The role of thymoquinone, a major constituent of Nigella sativa, in the treatment of inflammatory and infectious diseases
First published: 23 July 2021
Nigella sativa (N. sativa) is an annual flowering plant that has been used as a traditional remedy for many centuries. The seed possesses a large variety of compounds with thymoquinone (TQ) considered its major but not sole bioactive constituent. Supercritical fluid extraction, geographical location, and oxidative status of N. sativa produces the highest yield of essential oil content including TQ. Thymoquinone is lipophilic, heat and light sensitive with low oral bioavailability and rapid elimination that have significantly inhibited its pharmacological development.
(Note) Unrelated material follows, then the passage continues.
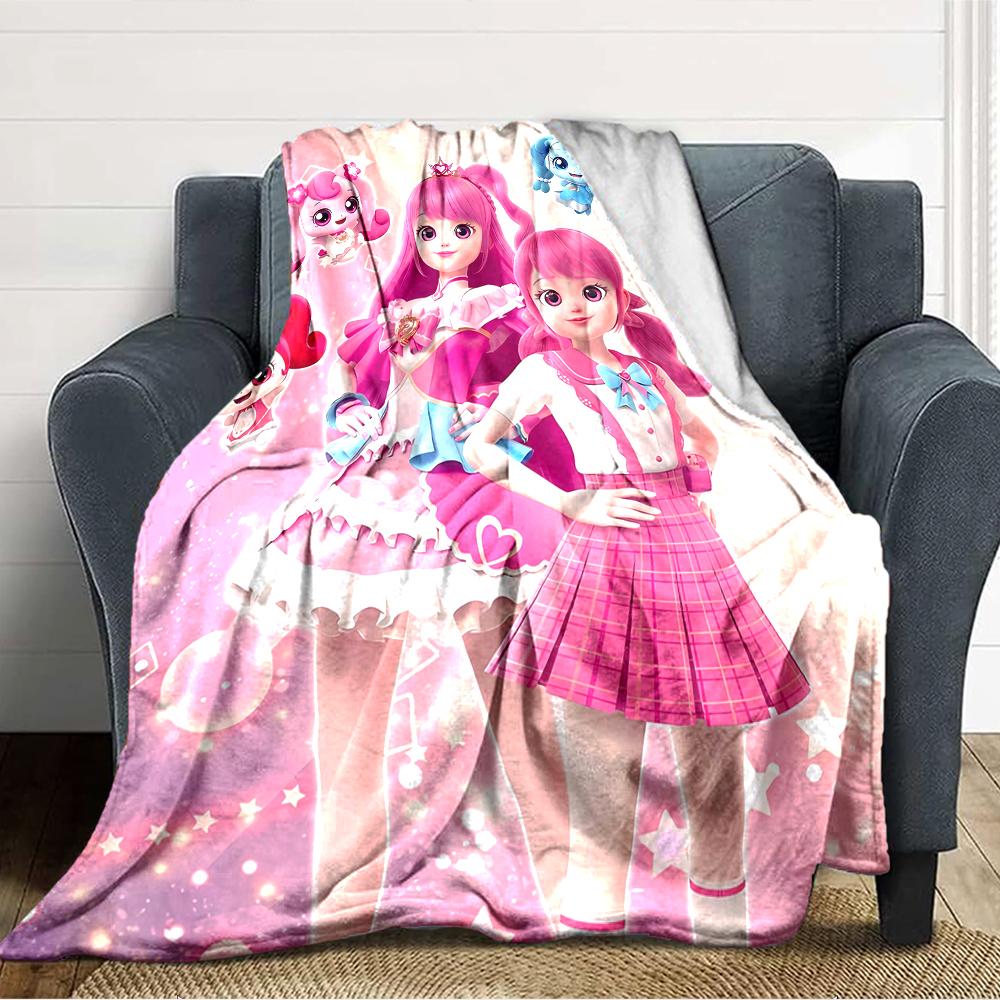 1pc Catch Teenieping Magic Sweethear (7) Blanket, Gift, for Men and Women, Soft Blanket, Good for Sofa Bed Couch Travel, Lightweight Flannel Blanket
Novel developments in nanoparticulate-based oral administration, nasal spray and transdermal delivery may allow the clinical development of N. sativa and TQ as therapeutic agents. Animal and human studies indicate a potential role of N. sativa seed oil and TQ for a diverse range of disease processes including hypertension, dyslipidaemia, type 2 diabetes mellitus, arthritis, asthma, bacterial and viral infections, neurological and dermatological disorders, as it belongs to the group of pan-assay interference compounds. This review outlines the pharmacological properties of N. sativa and TQ and their potential wide application for a large variety of human diseases. The paper will focus on recent studies of the anti-inflammatory and antiviral properties that make N. sativa and TQ promising therapeutic agents targeting contemporary inflammatory and infectious diseases including Covid 19.